Linear Discriminant Analysis

Introduction

Principal component analysis projects the data in the directions of maximum variance. However, in some cases, maximizing the variance of the data may not achieve highly discriminative features. Fisher’s Linear discriminant analysis (LDA) is also a projection-based method that seeks to find a vector that defines the projection direction of the data. Unlike principal component analysis which maximizes the variance of the data, linear discriminant analysis uses the labels of the data and projects the data in the direction that maximizes the separation of the classes as shown in Figure 1.

Figure 1. Projection direction maximizes the maximum class separation.

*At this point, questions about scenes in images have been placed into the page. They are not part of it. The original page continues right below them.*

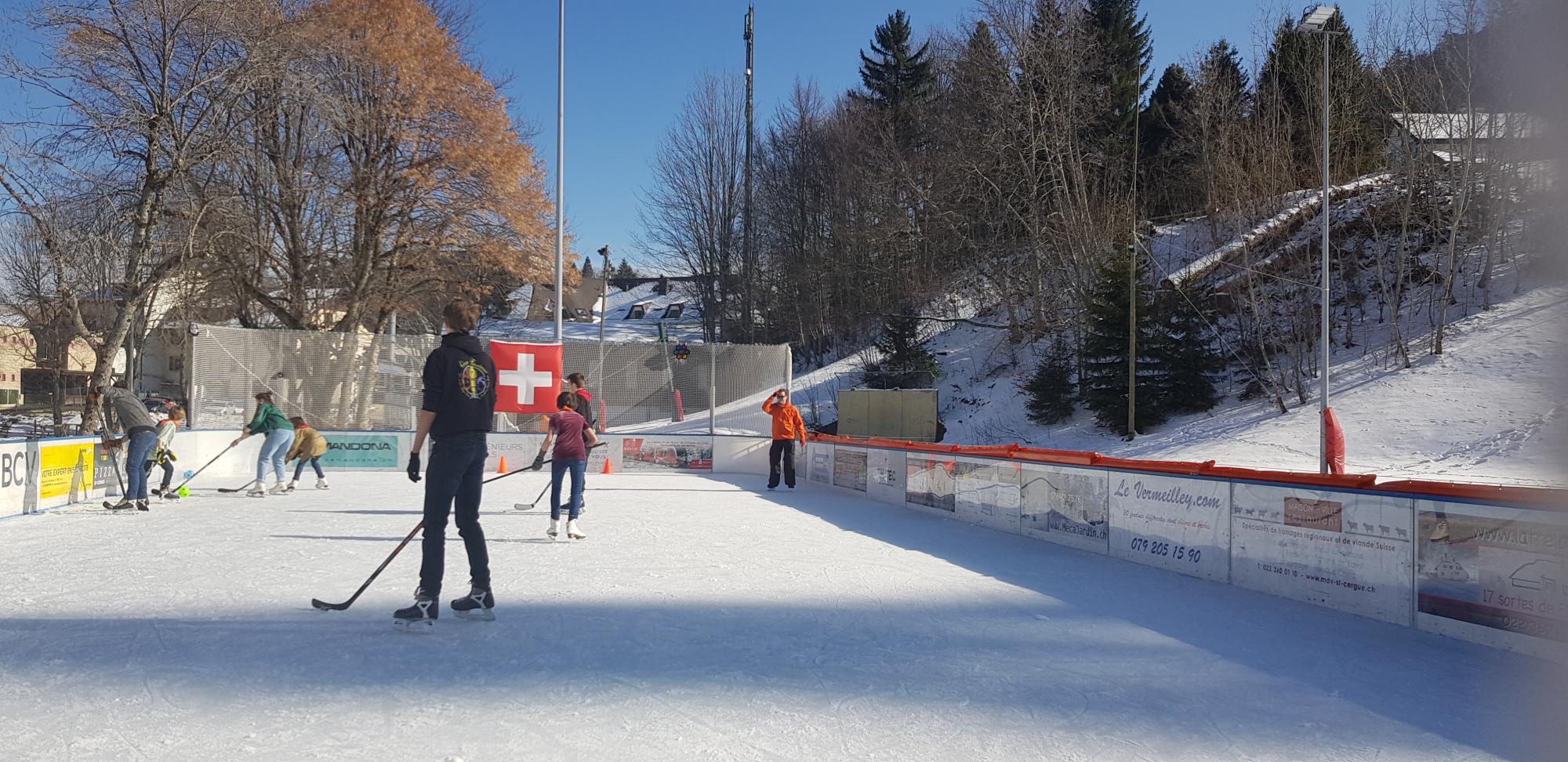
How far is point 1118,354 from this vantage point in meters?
27.4

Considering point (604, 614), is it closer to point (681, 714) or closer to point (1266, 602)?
point (681, 714)

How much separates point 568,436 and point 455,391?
4.40m

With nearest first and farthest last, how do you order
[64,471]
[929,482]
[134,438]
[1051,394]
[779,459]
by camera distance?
[134,438] → [64,471] → [929,482] → [779,459] → [1051,394]

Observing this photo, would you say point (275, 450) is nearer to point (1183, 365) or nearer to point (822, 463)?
point (822, 463)

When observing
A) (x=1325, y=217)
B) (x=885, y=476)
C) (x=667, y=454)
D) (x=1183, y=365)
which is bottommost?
(x=667, y=454)

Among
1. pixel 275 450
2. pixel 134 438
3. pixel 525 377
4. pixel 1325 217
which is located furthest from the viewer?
pixel 1325 217

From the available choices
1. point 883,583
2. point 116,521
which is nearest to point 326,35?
point 116,521

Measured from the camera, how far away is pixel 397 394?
2062 cm

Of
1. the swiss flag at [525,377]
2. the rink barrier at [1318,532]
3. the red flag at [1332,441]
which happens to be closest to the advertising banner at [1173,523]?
the rink barrier at [1318,532]

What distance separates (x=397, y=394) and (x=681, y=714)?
18.2m

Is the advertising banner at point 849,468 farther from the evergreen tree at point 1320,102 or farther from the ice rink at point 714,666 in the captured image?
the evergreen tree at point 1320,102

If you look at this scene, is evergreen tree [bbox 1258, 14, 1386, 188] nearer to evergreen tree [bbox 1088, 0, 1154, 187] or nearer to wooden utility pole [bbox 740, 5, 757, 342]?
evergreen tree [bbox 1088, 0, 1154, 187]

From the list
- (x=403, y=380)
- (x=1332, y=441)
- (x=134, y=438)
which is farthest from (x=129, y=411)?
(x=1332, y=441)

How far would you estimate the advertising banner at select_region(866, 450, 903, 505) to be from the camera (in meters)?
15.1
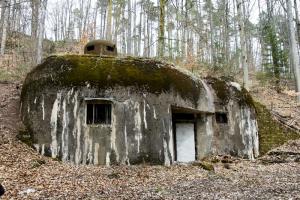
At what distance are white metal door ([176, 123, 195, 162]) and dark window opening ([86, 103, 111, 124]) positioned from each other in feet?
10.1

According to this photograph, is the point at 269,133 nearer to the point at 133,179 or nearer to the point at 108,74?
the point at 108,74

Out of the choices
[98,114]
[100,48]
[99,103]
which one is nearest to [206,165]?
[98,114]

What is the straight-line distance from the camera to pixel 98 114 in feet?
39.1

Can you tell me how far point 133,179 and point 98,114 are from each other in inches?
122

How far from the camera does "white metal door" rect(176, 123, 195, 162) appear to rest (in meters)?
13.5

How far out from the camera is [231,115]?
47.3 feet

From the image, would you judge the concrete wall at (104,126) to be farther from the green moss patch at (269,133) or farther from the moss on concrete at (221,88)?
the green moss patch at (269,133)

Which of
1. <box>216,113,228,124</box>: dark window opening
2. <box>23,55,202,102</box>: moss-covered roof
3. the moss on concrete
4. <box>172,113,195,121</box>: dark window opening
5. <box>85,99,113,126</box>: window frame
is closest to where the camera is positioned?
<box>85,99,113,126</box>: window frame

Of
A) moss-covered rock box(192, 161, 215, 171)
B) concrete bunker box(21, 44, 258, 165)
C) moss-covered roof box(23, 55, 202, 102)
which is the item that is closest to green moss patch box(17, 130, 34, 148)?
concrete bunker box(21, 44, 258, 165)

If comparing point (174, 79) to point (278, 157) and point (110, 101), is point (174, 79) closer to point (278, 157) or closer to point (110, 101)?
point (110, 101)

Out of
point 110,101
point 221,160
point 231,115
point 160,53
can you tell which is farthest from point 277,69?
point 110,101

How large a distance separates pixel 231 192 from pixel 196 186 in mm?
1015

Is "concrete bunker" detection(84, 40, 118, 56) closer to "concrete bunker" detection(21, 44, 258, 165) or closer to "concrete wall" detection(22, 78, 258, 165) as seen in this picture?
"concrete bunker" detection(21, 44, 258, 165)

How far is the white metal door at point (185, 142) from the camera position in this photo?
13.5 meters
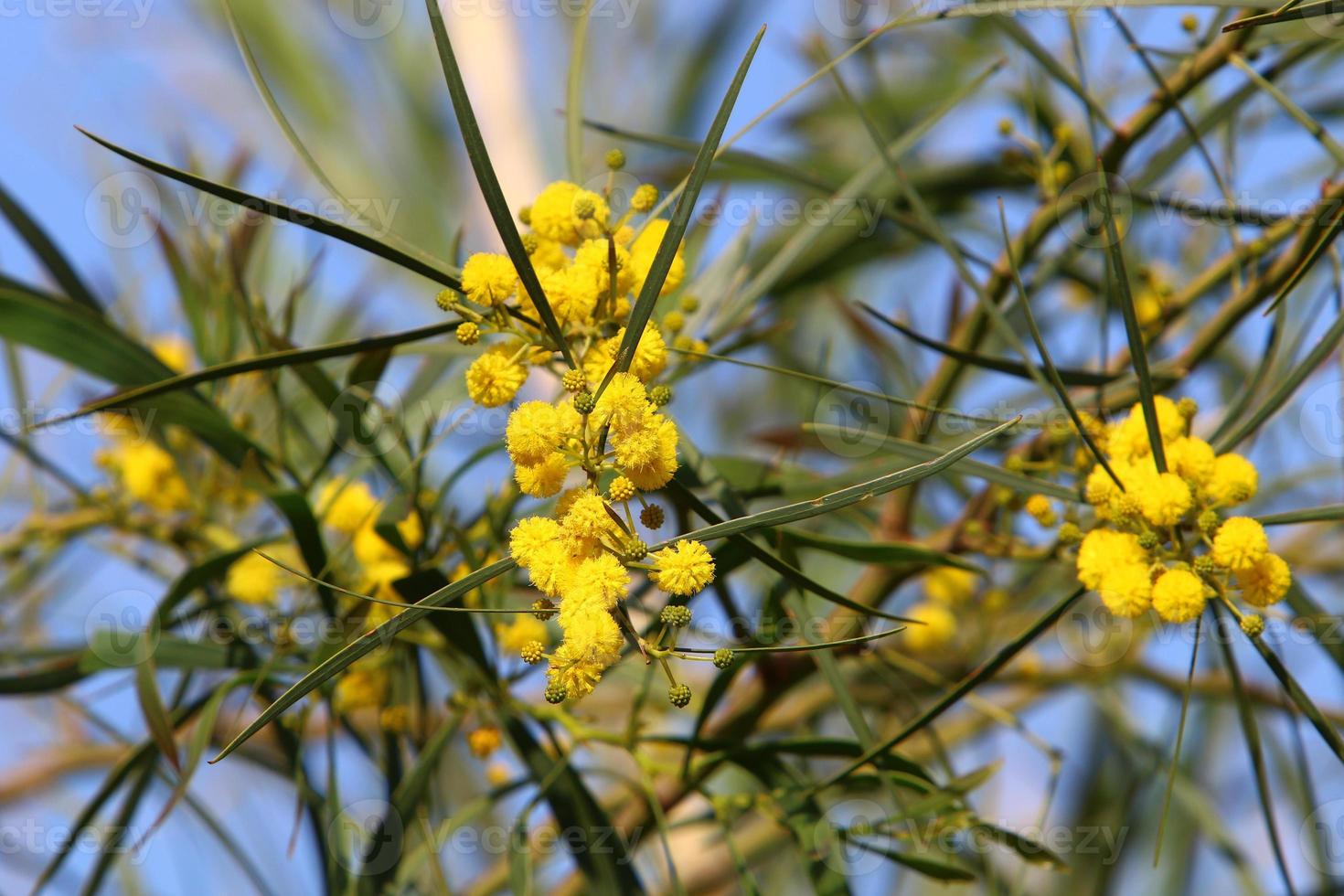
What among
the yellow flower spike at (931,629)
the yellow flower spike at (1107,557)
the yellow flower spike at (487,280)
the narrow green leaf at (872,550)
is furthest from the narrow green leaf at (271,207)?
the yellow flower spike at (931,629)

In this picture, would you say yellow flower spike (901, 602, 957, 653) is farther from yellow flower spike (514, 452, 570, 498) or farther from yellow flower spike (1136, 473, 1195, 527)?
yellow flower spike (514, 452, 570, 498)

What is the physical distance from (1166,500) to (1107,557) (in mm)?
43

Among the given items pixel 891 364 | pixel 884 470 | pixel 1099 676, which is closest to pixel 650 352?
pixel 884 470

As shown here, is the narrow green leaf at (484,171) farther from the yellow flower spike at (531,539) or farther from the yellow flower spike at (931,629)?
the yellow flower spike at (931,629)

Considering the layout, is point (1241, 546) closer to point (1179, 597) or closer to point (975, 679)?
point (1179, 597)

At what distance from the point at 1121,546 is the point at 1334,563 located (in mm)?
1098

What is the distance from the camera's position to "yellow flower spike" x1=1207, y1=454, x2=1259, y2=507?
0.61m

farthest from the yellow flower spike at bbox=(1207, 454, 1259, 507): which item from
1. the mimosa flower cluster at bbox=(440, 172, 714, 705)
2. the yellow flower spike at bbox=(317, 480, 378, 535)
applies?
the yellow flower spike at bbox=(317, 480, 378, 535)

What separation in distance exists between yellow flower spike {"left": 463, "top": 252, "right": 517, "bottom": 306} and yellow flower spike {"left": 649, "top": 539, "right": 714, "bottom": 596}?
145 millimetres

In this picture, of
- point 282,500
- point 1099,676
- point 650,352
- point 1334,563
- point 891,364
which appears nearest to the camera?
point 650,352

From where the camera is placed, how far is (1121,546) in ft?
2.00

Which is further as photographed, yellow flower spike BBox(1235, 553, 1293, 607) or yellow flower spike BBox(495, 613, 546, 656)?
yellow flower spike BBox(495, 613, 546, 656)

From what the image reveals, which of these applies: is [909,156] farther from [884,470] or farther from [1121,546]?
[1121,546]

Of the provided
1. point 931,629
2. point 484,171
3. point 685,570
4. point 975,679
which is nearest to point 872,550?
point 975,679
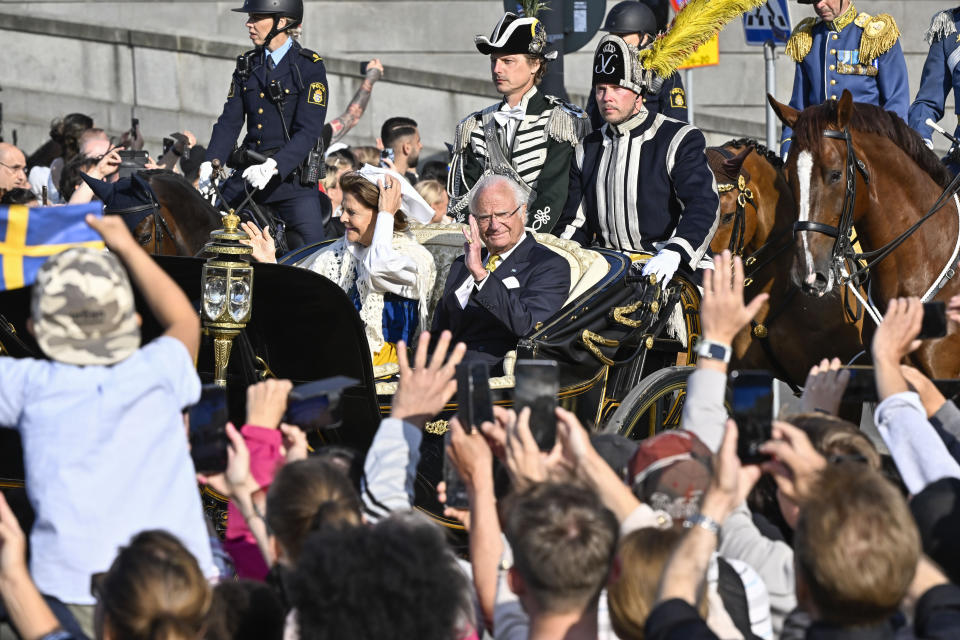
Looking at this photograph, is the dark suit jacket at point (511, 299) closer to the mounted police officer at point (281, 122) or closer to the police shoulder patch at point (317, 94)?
the mounted police officer at point (281, 122)

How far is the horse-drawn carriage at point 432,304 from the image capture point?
5.43 meters

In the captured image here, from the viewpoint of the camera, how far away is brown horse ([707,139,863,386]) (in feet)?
24.6

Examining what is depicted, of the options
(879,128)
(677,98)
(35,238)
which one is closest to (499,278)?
(879,128)

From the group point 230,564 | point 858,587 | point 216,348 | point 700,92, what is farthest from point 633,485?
point 700,92

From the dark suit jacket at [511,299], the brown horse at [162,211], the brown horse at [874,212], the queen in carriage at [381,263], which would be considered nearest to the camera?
the dark suit jacket at [511,299]

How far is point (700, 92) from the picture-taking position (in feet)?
58.3

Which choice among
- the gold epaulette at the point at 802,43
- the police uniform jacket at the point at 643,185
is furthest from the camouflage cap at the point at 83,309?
the gold epaulette at the point at 802,43

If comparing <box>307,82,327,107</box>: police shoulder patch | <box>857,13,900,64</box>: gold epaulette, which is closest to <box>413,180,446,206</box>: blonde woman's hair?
<box>307,82,327,107</box>: police shoulder patch

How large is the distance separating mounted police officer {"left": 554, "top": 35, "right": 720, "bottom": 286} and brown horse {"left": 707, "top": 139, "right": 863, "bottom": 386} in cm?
69

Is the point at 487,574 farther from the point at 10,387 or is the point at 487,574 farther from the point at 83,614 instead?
the point at 10,387

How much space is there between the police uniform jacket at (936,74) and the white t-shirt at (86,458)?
238 inches

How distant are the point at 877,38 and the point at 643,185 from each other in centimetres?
262

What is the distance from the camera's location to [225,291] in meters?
5.20

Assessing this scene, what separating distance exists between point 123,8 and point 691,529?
1582 cm
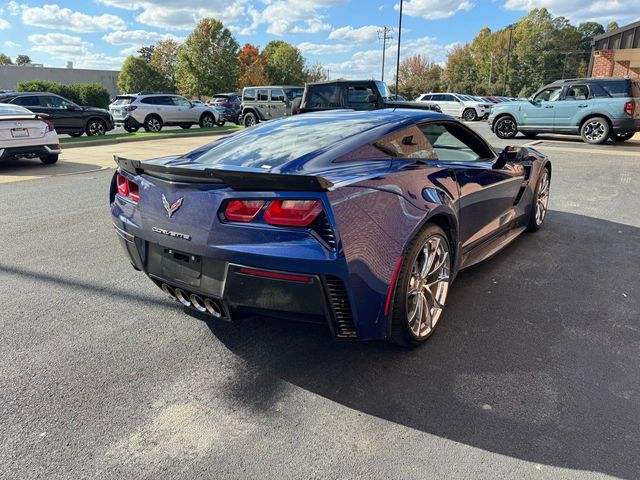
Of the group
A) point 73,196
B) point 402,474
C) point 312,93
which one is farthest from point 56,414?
point 312,93

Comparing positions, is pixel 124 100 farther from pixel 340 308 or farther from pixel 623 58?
pixel 623 58

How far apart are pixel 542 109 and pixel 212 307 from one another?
15528mm

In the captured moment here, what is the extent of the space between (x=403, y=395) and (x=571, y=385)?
0.92 m

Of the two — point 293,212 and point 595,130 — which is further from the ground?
point 595,130

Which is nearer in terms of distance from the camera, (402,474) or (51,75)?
(402,474)

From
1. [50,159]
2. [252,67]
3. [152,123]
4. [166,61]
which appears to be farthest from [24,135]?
[166,61]

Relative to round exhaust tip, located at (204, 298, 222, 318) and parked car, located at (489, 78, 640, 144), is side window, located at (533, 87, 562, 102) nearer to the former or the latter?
parked car, located at (489, 78, 640, 144)

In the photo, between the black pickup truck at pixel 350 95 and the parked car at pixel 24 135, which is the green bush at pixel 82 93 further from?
the black pickup truck at pixel 350 95

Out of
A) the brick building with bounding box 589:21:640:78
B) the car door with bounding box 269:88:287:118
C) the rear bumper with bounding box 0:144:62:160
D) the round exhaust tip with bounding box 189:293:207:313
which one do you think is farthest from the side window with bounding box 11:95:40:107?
the brick building with bounding box 589:21:640:78

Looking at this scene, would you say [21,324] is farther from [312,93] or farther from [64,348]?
[312,93]

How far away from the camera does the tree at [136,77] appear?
227 feet

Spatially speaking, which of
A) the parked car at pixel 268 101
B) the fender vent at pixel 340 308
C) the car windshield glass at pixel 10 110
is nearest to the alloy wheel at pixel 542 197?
the fender vent at pixel 340 308

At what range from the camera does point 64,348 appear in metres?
2.84

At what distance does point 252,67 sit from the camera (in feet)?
231
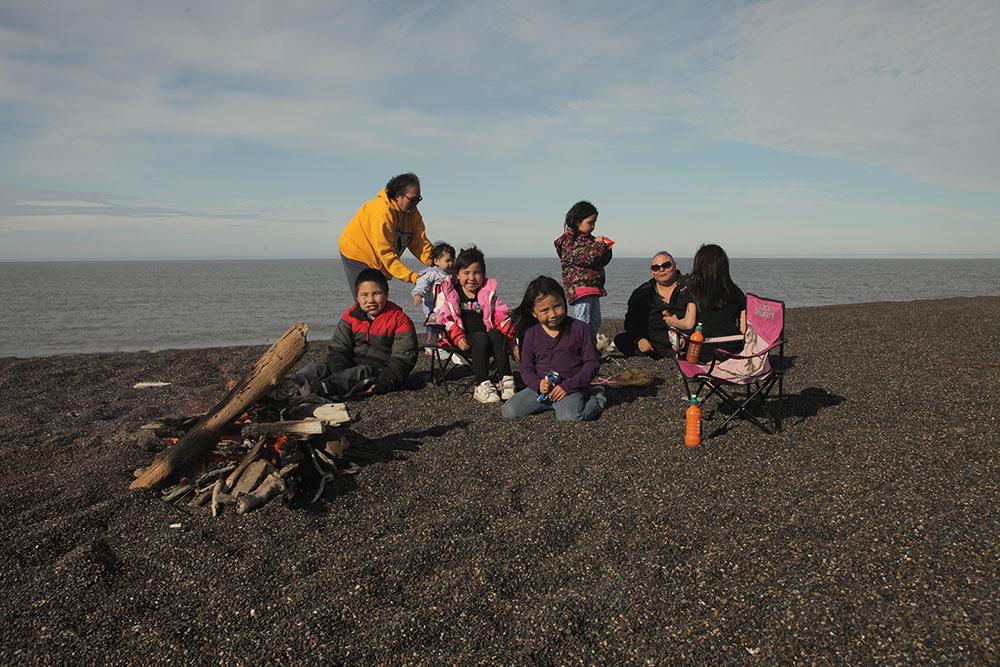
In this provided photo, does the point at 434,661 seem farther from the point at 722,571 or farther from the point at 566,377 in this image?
the point at 566,377

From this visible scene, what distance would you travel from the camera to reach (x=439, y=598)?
281 cm

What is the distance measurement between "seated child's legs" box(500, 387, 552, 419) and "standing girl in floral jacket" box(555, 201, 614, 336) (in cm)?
215

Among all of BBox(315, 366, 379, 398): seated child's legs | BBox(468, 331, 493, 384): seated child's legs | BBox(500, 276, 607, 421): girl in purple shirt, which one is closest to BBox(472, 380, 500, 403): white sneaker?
BBox(468, 331, 493, 384): seated child's legs

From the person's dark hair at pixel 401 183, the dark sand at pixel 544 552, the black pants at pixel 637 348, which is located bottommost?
the dark sand at pixel 544 552

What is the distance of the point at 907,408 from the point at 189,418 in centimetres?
652

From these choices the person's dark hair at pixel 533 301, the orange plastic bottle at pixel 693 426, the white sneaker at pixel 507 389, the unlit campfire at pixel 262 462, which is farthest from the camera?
the white sneaker at pixel 507 389

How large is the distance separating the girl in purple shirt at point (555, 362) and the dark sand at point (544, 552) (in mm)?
255

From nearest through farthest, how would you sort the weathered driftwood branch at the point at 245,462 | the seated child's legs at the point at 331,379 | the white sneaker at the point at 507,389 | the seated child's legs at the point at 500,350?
the weathered driftwood branch at the point at 245,462
the white sneaker at the point at 507,389
the seated child's legs at the point at 331,379
the seated child's legs at the point at 500,350

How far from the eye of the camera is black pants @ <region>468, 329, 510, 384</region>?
695 cm

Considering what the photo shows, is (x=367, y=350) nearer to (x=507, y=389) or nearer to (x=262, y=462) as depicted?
(x=507, y=389)

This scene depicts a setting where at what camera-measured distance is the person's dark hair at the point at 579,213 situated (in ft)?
24.5

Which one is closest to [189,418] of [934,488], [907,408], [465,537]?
[465,537]

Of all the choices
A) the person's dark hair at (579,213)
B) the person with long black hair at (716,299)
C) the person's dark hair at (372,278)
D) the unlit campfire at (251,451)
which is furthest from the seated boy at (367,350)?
the person with long black hair at (716,299)

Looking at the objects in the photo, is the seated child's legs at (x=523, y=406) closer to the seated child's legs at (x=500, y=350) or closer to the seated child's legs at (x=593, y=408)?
the seated child's legs at (x=593, y=408)
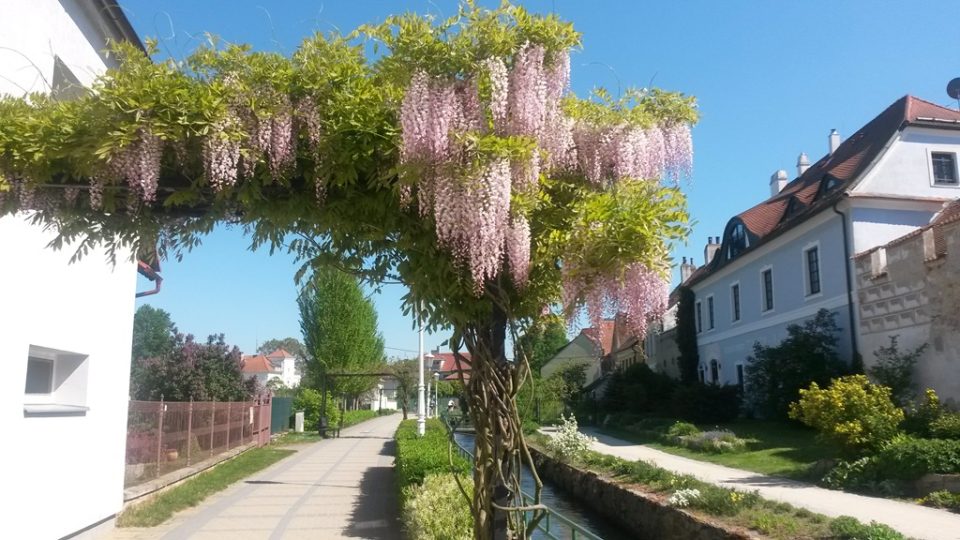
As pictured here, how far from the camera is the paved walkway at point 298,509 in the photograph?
9.52m

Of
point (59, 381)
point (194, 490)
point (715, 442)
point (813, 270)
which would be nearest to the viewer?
point (59, 381)

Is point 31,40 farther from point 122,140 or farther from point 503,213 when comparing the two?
point 503,213

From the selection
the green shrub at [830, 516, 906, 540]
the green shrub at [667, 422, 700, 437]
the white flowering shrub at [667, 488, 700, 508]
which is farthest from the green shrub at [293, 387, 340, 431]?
the green shrub at [830, 516, 906, 540]

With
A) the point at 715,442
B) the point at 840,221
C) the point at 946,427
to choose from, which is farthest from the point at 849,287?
the point at 946,427

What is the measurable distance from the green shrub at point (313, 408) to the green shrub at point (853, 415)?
26560 mm

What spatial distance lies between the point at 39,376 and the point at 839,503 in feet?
36.5

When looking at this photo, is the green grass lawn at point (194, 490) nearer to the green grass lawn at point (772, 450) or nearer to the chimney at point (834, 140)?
the green grass lawn at point (772, 450)

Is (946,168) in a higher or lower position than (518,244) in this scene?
higher

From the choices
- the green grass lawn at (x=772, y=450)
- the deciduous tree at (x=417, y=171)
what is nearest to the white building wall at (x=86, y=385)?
the deciduous tree at (x=417, y=171)

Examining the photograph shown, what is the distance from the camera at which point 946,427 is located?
12.8m

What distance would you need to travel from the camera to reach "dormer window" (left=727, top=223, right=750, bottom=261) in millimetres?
28102

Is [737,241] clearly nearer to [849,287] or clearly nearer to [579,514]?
[849,287]

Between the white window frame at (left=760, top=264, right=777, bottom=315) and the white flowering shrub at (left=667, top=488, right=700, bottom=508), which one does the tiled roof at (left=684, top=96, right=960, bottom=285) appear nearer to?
the white window frame at (left=760, top=264, right=777, bottom=315)

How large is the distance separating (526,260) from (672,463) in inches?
588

How do we find the projection that maximizes the class separation of the data? LDA states that maximum separation is achieved when the distance between the two clusters is maximum (or far away from each other). We consider the classification of two classes first, then generalize to more than two classes.

Binary Class LDA

Let \tilde{\mu}_1 and \tilde{\mu}_2 denote the means of data after projection which belong to class RED and BLUE respectively.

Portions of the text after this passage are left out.